I need to perform a reduce operation (i.e maximum ) on a bunch of scalar variables that are ancillary results of each work item. Each work item produces one scalar. I want the maximum among all the work items.

I was thinking I would break the reduce into two parts.
First, work items in a workgroup use shared local memory to produce the reduced value for that workgroup.
Second, the single value per workgroup is transferred back to the host. And the host performs the final reduce among all workgroups.

But how can the host know how many workgroup results there are to reduce? (and the arrangement in memory?)

Inside the kernel, we have get_num_groups(d) and get_group_id(d) which could be used to index into the global array for output.

I don't see anything for host-side API calls that can produce the equivalent of get_num_groups(d).
Not before, during, or after kernel ND range execution.

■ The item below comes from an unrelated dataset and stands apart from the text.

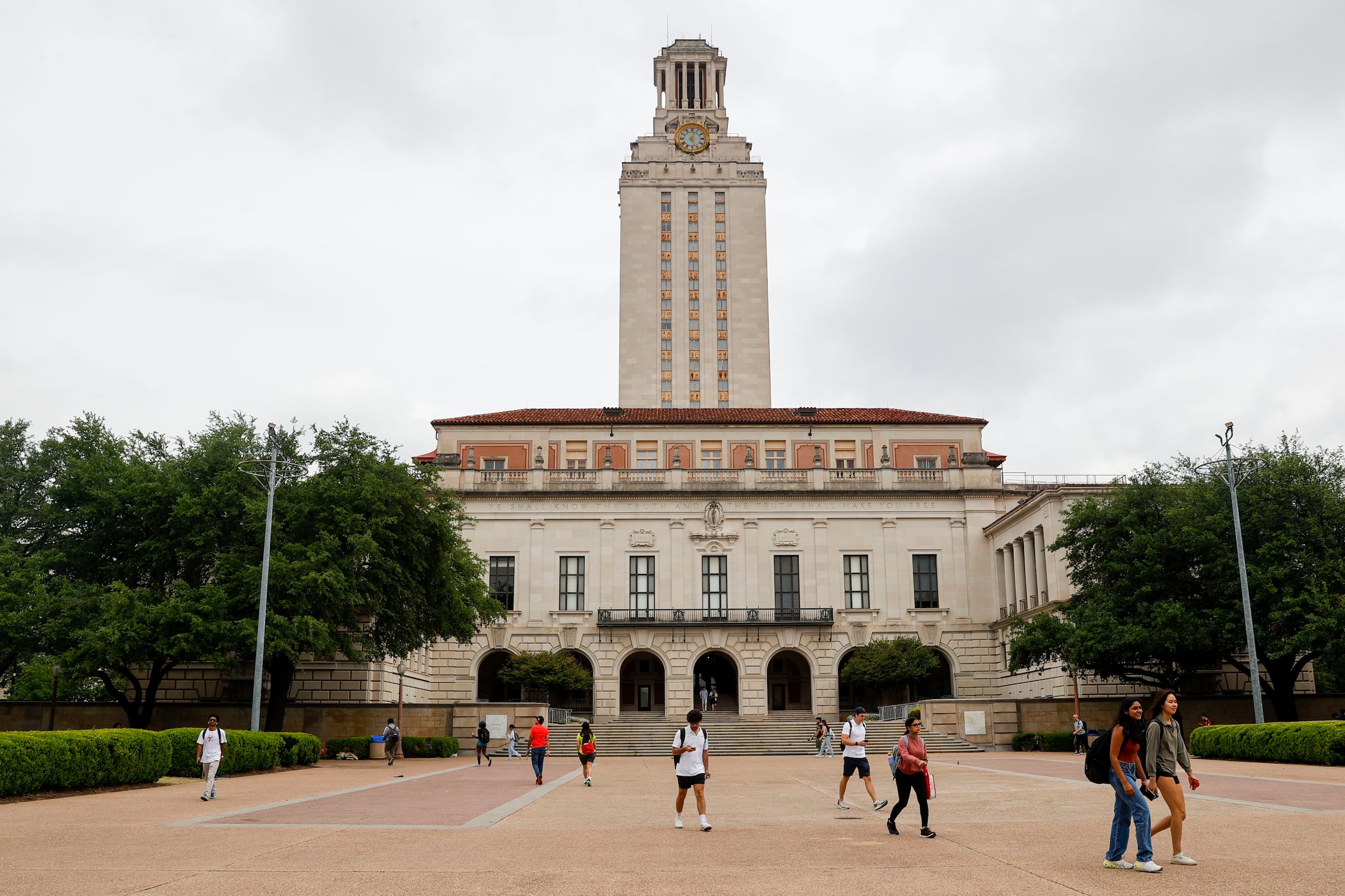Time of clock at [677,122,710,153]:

Am I missing something?

The closest I've seen, the CL_KERNEL_WORK_GROUP_SIZE property, represents the maximum work group size and thus doesn't help.

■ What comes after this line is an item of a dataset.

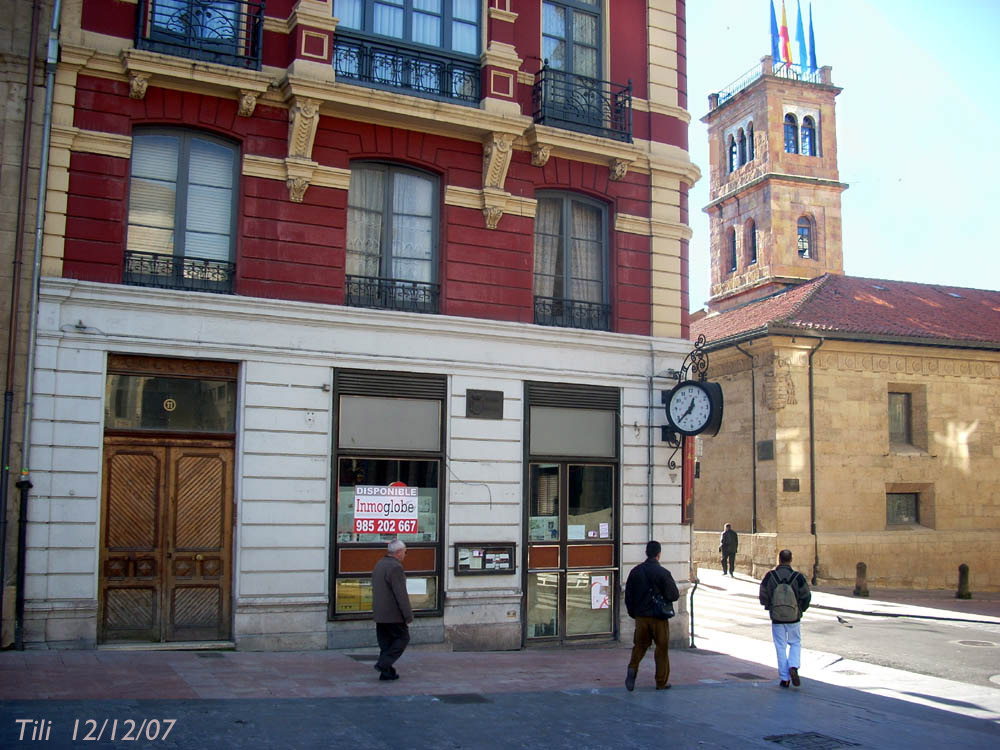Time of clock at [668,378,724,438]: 12:37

I've got one idea so far, which is to give the first work item the special responsibility to write the values of get_num_groups(d) to the first DIM elements of the global output array. With this approach, the host would have to allocate the array with maximum size (assuming a minimum workgroup size of 1). And it will be trickier (multi-step) to transfer the values to host memory while avoiding unused memory locations.

Oh, and I am aware of the reqd_work_group_size attribute. I just don't want to use it.